- Request A: Revise the Extra Credits forum thread starting at "I WAS BEGINNING" and ending at "what I've seen.", with "nicely done" changed to "well made".
- Request B: In the Extra Credits forum thread, what did Shippou-Sensei say the show helped pick a topic for earlier that year?

- Provided passage:

━━━━━━━━━━━━━━━━

# Extra Credits (web show)



## Shippou-Sensei (Oct 20, 2011)

Bloody hell this just goes from strength to strength.

best show about gaming on the web

this is this weeks  episode
http://penny-arcade.com/patv/episode/call-of-juarez-the-cartel


----------



## Shippou-Sensei (Oct 20, 2011)

earlier this year it helped me  pick a topic for  my PGCE


----------



## Shippou-Sensei (Oct 23, 2011)

I WAS BEGINNING TO WONDER IF ANYONE ELSE HAS WATCHED THIS


----------



## Kid_Eternity (Oct 23, 2011)

Watched the odd episode, nicely done from what I've seen.


----------



## Shippou-Sensei (Oct 23, 2011)

i think just about all of them are well worth a watch

these two helped influence my assignments
http://penny-arcade.com/patv/episode/tangential-learning
http://penny-arcade.com/patv/episode/gamifying-education


----------



## Sunray (Nov 12, 2011)

Shippou-Sensei said:


> Bloody hell this just goes from strength to strength.
> 
> best show about gaming on the web
> 
> ...



Yes, I liked how they totally tore those developers a new one without even raising their voice.


----------

━━━━━━━━━━━━━━━━

- Supplied information:
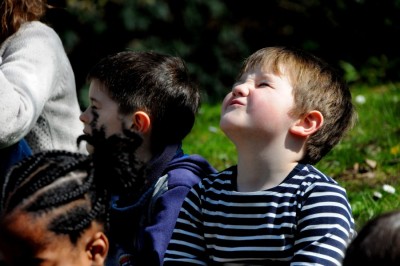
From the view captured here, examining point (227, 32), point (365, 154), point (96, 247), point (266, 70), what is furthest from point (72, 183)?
point (227, 32)

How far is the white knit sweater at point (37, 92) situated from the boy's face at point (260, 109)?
1176 millimetres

━━━━━━━━━━━━━━━━

- Complete output A:
I WAS BEGINNING TO WONDER IF ANYONE ELSE HAS WATCHED THIS


----------



## Kid_Eternity (Oct 23, 2011)

Watched the odd episode, well made from what I've seen.

- Complete output B: A PGCE.